To answer k-hop reachability problems, a naive idea is to process BFS or DFS in given directed graph. Both BFS and DFS don’t need any pre-computed index, but they are not efficient when the graph becomes very large, since lots of search branches will be expanded while exploring in the original large graph. In contrast, storing the shortest distance between each pair of vertices helps to answer any queries within O(1) time. However, in order to compute and store such distance, performing BFS from every vertex in G costs \(O(|V|(|V|+|E|))\) time and \(O(|V|^2)\) space, which is also inefficient and even infeasible for large graphs.

Vertex Cover Based Method. Vertex cover is a subset of all the vertices in a given graph G, making sure that for each edge in G, at least one of the two vertices connected by this edge is contained in the vertex cover. k-reach [1, 2] makes good use of vertex cover, and runs BFS in the subgraph constructed from vertex cover to build index. Though it is proved efficient in small graphs, when dealing with larger graphs, k-reach still costs infeasible index time and space.

To overcome this drawback, Cheng et al. also proposes a partial vertex cover [2] to make a trade-off between offline index and online query performance. Though it can work on very large graphs, the partial vertex cover index cannot answer a large proportion of online queries directly. In fact, traditional online BFS would be invoked for more than \(95\%\) of the queries. Hence, it is still not practical enough for answering k-hop reachability queries efficiently.

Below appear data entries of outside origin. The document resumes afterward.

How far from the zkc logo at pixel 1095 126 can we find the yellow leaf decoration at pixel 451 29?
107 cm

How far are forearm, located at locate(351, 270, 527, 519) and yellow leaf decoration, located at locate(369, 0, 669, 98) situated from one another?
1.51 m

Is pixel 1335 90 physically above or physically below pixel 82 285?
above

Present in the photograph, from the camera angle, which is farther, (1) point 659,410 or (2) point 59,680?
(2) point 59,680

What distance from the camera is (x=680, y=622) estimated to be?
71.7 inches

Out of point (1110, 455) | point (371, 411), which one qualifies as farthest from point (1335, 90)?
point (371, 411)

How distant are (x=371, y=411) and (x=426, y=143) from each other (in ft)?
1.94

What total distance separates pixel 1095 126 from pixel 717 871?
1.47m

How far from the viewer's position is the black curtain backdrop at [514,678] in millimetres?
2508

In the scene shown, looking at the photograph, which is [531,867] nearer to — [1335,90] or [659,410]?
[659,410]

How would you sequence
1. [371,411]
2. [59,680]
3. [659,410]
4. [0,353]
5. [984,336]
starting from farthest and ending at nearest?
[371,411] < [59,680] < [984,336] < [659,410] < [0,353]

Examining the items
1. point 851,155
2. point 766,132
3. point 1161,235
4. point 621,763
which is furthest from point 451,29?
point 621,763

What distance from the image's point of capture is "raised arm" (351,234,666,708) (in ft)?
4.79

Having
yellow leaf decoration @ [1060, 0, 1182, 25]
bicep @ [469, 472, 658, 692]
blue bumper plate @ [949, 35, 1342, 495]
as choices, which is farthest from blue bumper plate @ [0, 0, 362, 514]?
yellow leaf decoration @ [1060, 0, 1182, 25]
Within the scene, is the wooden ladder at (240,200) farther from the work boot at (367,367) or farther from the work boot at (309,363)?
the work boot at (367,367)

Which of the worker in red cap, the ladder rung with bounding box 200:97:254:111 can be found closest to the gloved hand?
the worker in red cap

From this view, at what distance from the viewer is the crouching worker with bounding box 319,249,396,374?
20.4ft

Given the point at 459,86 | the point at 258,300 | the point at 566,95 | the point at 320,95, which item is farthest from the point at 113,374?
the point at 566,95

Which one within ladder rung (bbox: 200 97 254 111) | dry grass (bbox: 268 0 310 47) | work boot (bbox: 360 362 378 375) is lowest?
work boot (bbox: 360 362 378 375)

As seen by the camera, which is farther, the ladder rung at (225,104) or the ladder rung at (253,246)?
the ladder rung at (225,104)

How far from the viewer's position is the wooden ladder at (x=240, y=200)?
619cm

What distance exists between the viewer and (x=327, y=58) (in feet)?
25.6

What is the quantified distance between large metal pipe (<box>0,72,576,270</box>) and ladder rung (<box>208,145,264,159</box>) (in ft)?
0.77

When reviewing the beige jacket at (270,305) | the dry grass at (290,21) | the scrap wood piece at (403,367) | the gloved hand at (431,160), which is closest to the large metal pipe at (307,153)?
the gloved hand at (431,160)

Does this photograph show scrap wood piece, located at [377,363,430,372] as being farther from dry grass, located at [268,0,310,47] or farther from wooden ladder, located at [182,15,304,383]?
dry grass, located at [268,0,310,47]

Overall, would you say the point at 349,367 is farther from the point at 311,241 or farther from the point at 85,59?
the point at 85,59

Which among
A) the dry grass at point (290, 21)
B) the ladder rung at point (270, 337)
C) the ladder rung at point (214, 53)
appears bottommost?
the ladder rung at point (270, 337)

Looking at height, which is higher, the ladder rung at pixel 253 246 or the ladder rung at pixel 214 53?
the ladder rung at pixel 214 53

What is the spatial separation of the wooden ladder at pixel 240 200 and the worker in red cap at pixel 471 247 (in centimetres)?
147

Methods Work on DAGs. To improve index efficiency, Xie et al. [12] proposed BFSI-B Algorithm, which uses the breadth-first spanning tree to build BFSI index, including min-post index and global BFS level TLE. Also, FELINE index [10] is adopted to filter those unreachable queries. Another method developed for DAGs is HT [3], which adopts the idea of partial 2-hop cover. In its indexing process, vertices with high degree are selected as hop nodes. Both backward and forward BFS are started from each hop node u. When visiting a new vertex v, current hop node’s id u and the distance from u to v will be stored as the index of v. Topological order is also used for filtering unreachable queries.

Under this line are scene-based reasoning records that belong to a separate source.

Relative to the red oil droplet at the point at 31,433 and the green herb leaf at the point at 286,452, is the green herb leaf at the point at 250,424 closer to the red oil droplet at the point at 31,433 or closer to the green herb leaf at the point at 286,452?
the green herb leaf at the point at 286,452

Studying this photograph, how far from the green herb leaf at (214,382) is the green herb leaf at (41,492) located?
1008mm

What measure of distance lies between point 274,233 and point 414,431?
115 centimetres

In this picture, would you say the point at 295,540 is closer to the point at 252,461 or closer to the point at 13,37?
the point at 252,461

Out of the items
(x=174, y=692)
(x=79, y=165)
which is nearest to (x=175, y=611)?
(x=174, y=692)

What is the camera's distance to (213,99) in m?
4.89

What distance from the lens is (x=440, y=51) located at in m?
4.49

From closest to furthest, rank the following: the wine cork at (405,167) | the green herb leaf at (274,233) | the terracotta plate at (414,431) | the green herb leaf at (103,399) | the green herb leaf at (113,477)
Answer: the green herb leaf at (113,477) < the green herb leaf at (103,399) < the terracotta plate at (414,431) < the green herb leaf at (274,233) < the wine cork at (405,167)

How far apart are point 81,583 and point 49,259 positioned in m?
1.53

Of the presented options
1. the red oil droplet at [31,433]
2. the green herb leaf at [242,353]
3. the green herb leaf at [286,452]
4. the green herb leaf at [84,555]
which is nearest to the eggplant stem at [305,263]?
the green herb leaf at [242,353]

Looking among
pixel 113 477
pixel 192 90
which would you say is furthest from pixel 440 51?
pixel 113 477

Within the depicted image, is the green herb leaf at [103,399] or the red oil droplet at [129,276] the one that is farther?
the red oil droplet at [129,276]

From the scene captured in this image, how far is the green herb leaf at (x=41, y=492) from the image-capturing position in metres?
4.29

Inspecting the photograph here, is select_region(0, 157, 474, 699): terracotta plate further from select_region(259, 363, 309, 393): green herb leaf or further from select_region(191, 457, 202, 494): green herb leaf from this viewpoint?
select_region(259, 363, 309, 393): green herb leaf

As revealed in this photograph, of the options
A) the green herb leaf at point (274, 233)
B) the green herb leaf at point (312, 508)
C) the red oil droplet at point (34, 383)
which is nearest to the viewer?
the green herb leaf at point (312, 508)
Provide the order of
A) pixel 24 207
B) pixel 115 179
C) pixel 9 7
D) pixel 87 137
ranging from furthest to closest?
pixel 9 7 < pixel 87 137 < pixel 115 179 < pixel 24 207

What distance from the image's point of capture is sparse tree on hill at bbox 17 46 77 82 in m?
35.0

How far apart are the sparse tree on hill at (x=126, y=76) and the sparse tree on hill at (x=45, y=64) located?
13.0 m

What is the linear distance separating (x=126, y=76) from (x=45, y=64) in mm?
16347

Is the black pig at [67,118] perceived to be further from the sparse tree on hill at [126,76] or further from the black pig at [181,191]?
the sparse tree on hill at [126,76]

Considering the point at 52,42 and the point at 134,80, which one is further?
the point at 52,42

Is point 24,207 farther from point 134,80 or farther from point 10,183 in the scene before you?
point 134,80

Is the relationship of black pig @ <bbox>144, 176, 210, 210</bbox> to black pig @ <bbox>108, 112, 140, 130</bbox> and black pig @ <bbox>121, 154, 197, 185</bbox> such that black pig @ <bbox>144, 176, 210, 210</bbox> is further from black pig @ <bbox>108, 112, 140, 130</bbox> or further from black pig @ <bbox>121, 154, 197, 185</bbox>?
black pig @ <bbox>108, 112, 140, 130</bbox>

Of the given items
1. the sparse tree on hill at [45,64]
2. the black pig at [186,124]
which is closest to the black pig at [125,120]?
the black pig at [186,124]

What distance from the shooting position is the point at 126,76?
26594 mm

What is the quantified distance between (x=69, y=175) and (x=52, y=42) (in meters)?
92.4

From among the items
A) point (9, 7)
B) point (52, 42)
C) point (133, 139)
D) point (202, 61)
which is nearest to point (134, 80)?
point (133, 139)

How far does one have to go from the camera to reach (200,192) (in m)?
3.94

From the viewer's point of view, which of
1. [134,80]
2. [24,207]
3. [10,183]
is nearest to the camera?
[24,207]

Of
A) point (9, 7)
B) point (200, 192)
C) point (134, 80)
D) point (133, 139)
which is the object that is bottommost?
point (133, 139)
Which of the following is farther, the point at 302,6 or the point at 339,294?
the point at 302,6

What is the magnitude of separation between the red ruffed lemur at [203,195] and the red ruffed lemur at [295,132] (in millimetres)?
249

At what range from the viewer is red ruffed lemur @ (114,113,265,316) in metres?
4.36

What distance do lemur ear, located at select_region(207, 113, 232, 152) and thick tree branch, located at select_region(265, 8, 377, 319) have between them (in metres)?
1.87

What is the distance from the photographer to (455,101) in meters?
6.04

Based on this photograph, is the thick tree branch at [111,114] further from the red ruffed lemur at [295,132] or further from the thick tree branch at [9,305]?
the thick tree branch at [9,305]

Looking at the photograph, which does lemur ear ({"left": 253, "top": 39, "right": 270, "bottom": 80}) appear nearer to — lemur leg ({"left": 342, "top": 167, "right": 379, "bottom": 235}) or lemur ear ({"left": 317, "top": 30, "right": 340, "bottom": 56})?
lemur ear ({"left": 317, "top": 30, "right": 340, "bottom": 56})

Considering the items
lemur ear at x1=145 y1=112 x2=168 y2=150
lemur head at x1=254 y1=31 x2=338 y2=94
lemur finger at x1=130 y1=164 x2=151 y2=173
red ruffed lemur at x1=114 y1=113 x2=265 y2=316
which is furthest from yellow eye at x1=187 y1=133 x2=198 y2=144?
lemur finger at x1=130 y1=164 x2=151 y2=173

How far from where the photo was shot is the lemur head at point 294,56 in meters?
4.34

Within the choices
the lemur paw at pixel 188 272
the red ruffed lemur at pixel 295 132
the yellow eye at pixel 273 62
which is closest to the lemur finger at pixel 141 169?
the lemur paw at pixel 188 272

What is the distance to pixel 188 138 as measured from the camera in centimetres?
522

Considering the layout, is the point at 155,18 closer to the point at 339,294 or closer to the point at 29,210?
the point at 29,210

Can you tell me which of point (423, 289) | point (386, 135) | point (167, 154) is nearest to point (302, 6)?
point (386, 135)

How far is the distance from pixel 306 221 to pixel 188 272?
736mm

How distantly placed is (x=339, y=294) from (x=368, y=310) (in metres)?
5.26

Though both BFSI-B and HT are more efficient than k-reach, they can only work for DAGs and cannot directly deal with directed graphs with cycles. Also, more efficient pruning strategies need to be utilized to further improve online querying performance.

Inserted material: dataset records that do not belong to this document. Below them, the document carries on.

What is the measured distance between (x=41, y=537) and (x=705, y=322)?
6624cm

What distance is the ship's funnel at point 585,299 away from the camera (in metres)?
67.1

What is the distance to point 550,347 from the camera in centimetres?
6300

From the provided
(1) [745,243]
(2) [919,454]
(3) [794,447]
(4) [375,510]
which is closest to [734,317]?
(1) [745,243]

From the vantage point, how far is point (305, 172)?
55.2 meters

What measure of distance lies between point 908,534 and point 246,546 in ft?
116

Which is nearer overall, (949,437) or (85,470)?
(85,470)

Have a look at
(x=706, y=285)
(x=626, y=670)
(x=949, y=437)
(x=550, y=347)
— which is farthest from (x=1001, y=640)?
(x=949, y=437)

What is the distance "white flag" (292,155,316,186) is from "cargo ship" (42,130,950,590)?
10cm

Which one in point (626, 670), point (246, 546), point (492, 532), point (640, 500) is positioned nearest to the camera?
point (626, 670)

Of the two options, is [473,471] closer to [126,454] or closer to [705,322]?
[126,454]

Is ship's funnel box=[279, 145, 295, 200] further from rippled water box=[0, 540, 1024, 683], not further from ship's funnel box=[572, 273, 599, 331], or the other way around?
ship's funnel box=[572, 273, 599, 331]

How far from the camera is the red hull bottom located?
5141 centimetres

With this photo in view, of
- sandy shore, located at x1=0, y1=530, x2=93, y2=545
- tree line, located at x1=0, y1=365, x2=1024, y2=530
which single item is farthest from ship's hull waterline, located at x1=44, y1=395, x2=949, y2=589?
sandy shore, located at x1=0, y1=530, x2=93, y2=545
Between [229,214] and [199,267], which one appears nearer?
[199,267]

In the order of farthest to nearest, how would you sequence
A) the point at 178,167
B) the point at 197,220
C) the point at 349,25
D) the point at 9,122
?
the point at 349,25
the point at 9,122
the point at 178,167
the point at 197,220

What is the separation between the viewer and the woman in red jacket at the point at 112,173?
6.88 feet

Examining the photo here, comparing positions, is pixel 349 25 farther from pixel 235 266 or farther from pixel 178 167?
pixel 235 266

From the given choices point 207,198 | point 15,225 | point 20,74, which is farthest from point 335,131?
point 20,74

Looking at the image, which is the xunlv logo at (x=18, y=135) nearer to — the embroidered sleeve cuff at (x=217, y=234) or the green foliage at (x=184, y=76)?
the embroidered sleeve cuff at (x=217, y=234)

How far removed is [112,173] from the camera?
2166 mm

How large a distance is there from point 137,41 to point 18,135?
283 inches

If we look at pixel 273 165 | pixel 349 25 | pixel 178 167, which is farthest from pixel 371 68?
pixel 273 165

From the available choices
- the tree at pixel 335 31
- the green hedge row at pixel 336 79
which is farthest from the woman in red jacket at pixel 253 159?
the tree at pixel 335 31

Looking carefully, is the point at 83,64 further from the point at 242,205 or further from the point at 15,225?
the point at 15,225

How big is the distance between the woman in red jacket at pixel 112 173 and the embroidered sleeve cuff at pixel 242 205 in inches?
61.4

Algorithms for Distributed Systems. To deal with multiple k-hop reachability queries concurrently on distributed infrastructures, C-Graph [14] focuses on improving both disk and network I/O performance when performing BFS. Compared with developing methods for a single machine, designing optimizations for distributed systems is a significantly different task.

7 Conclusion

We propose ESTI method to efficiently solve k-hop reachability queries for general directed graphs, which builds an extended spanning tree in offline phase and utilizes three pruning strategies to accelarte query processing. Also, an optimization named FELINE\(^+\) is developed to speeds up FELINE index generation, which helps to effectively filter unreachable queries in online searching. We also conduct extensive experiments to compare ESTI with the state-of-art method k-reach. Our experiment results confirm that on most graphs the overall performance of ESTI is the best, and in online querying it is significantly faster.